====== Voci fornite ======

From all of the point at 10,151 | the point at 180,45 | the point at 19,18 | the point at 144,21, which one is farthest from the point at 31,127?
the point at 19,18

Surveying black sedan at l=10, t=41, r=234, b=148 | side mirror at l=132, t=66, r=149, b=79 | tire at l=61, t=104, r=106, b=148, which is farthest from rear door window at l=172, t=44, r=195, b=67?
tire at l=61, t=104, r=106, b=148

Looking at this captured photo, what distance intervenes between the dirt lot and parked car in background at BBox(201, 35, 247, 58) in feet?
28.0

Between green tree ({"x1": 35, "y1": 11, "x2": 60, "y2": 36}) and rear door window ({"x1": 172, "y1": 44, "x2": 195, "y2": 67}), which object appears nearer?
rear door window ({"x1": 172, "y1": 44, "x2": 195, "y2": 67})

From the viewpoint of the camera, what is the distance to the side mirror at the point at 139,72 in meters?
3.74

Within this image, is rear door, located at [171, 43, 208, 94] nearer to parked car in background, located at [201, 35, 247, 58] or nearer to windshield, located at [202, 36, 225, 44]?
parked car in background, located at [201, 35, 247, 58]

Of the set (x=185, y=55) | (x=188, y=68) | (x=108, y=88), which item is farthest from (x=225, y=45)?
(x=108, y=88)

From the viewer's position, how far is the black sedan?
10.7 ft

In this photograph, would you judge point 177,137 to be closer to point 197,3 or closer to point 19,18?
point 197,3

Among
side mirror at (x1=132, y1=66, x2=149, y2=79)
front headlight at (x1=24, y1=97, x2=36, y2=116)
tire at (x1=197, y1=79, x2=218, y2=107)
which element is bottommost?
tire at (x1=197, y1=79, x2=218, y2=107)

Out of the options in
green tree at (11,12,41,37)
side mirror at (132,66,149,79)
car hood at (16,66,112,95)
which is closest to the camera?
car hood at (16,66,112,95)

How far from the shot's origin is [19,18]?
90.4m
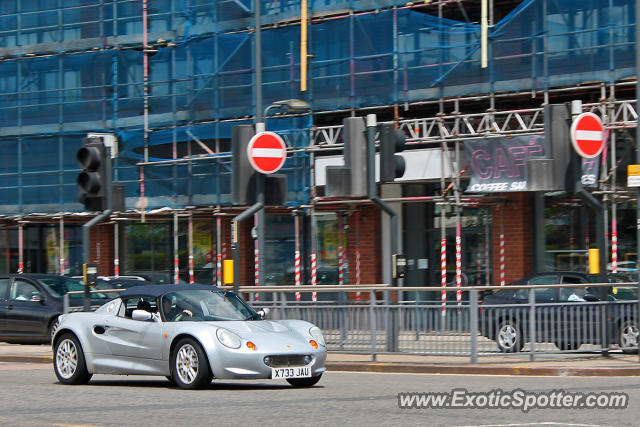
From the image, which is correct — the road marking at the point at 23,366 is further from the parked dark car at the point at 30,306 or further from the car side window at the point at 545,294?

======

• Cosa si chiede
Quali righe delle voci qui sopra contengono la parola "what"? Estraile tutte.

• Soluzione proposta
Looking at this captured photo, what distance intervenes between the dirt lot and parked car in background at BBox(201, 35, 247, 58) in feet?
From the viewpoint of the camera, what is the distance to the side mirror at the point at 139,72 in meters?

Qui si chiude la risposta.